Second Level Domains: Who Will Get Yours?
Nominet, the not-for-profit organisation that administers all of the .uk domain names (web addresses), recently announced direct.uk, a proposal for the launch of a new second level .uk commercial domain space. Put simply, to allow businesses to buy a domain in the form domain.uk. You have to admit that it sounds and looks a lot neater than domain.co.uk, so maybe this is a good idea.
Along with these .uk domains will come new built-in features such as owner verification, anti-malware detection and digital signatures, all designed to offer a higher level of security to both website visitors and domain owners. All potentially good offerings and, significantly, all able to be offered on your current .co.uk domains, albeit at a price. Oh yes, price, expect to pay something over £20 a year per .uk domain (based on Nominet’s current estimate). That’s an increase in cost over .co.uk domains of approximately 800%, from a not-for-profit that’s been accumulating a surplus since 2003.
A surprising element of the current proposal is that these .uk domains are to exist alongside .co.uk and not replace them; duplicate renewals therefore if you want to protect your brand. I have to admit that I never saw that one coming, for a number of reasons, but not least the confusion it’ll cause. Nominet are effectively proposing to introduce enhanced .uk domains which by inference will make all .co.uk domain names second best and ultimately probably worthless, deemed to be untrustworthy.
The longer term future of .co.uk is certainly in doubt as this proposal stands. Indeed I can imagine .co.uk disappearing all together at some point and the migration from .co.uk to .uk (which probably most industry insiders would have expected) will have happened anyway.
If you are a .co.uk domain owner, who has perhaps spent many years and much of your ad budget promoting your web address, in any number of channels, you’re probably getting anxious to know what your rights are should this launch go ahead. You’ll need to secure the new version of your domain name, as it seems inevitable that it’ll become the new de facto UK commercial domain to have.
Nominet are proposing to protect owners of existing rights by releasing these domains in a series of Sunrise phases, the highest priority is to be given to those with registered rights (trade mark holders) and then a later Sunrise phase will allow applications from those with unregistered rights (primarily existing domain owners and limited company name holders), although there are conditions attached.
I hope that you put those intellectual property rights in place and secured your trade mark! Even if you did and you get your chance at the first Sunrise phase, if others with the same trade mark do the same you’ll find yourself in a bidding war. The plan is to auction any domains with more than one application. By the time we get to the second Sunrise phase not only will there be fewer domains available, but there’ll also be a lot more applications made. You will by no means be guaranteed ownership of your current domain(s) in the corresponding .uk format.
Nominet consider this proposal to be the creation of a new domain space and therefore treat registered rights as paramount.
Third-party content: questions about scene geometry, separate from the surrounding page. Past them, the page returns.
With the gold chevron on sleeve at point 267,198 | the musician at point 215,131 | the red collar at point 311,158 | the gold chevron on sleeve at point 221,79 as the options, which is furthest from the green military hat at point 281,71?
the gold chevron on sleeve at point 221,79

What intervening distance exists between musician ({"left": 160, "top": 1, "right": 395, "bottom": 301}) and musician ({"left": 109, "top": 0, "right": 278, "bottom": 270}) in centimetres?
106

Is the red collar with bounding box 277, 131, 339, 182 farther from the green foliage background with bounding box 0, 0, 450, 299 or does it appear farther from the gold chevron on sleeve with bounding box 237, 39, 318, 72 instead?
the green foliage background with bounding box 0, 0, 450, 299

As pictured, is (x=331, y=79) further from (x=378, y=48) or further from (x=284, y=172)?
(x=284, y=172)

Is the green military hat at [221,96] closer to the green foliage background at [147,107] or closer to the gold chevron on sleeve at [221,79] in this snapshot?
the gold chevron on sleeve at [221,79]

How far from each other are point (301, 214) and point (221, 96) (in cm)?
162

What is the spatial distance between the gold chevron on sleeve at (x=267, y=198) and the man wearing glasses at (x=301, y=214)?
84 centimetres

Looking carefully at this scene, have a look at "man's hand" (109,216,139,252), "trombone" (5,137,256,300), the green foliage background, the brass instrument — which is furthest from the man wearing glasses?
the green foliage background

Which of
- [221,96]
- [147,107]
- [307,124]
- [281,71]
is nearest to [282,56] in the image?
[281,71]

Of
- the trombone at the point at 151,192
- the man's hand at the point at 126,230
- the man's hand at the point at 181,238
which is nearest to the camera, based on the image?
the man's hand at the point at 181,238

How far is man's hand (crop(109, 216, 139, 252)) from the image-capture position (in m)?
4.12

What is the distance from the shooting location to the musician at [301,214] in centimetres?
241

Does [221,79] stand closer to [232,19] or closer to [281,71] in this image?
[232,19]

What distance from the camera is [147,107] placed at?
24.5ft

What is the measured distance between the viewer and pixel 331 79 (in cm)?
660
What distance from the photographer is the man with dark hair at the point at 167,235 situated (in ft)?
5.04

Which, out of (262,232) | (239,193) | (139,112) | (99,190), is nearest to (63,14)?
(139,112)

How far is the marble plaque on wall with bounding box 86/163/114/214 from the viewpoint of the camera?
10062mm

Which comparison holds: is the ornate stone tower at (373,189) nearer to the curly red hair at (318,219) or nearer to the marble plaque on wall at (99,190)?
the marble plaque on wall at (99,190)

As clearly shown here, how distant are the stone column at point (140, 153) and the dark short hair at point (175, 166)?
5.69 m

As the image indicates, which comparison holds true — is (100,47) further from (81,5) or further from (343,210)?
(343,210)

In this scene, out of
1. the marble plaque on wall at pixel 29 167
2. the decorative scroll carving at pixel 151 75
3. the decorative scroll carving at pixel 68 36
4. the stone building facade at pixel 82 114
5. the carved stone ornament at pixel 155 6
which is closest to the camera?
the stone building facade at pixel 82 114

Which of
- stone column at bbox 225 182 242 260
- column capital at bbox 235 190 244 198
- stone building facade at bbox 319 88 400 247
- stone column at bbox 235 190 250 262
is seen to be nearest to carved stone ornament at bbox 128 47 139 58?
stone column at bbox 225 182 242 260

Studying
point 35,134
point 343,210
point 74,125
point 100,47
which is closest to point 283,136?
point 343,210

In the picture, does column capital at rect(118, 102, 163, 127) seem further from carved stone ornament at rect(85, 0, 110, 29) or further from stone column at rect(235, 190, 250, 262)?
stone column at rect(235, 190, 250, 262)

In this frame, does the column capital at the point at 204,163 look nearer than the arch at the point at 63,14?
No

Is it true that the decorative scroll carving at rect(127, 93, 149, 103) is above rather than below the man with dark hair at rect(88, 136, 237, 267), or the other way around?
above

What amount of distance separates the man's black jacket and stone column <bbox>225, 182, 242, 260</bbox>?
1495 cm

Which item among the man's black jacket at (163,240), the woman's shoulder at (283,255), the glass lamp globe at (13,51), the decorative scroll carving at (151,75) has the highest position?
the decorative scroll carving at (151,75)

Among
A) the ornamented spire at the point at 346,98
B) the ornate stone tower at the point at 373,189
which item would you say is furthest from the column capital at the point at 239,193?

I consider it to be a refinement of an existing space and that the rights of current registrants of .co.uk should in these circumstances take precedence. The whole issue of existing rights only exists because this proposal rejects a migration in favour of a “co-existence”. Registered rights holders are already protected via Nominet’s dispute resolution service.
UK businesses stand to lose out of if this proposal goes ahead. Apart from the costs of re-branding (website changes and migration, stationery, advertising etc.), domain owners may need to be able to defend themselves with deep pockets if they have to compete to win their domain. Don’t forget the poor British public who’ll lose out too, confused by yet another type of web address; apparently more choice is what we want.
If this proposed .uk situation is all sounding like a bit of a mess and is causing you concern then please send your comments to Nominet and also highlight this issue to any business groups or networks you are members of.
The consultation period for this proposal means submissions must be made before 7th January 2013, until then all stakeholders are encouraged to make their views known; if you own a .co.uk domain you are a stakeholder. To date Nominet have only contacted a small group of stakeholders about this consultation and have not confirmed with me whether they intend to contact all domain owners. Visit the Nominet direct.uk consultation page for more information regarding what’s being proposed. Download a copy of their consultation document for details of the Sunrise process; the FAQ’s make good reading too. You can also request a hard copy of the consultation document or submit your comments via email by contacting Nominet.
As someone who owns a significant portfolio of .co.uk domain names I clearly have a lot to loose from this proposal in its current form and will be submitting my own comments. I have always championed the cause of small and medium size business on the internet and I can’t see how what’s being proposed will enhance the current situation, on the contrary. Even if .uk is the right solution this is the wrong way to go about it, based on what’s gone before within .co.uk; which was, according to Nominet – “The right place to be”.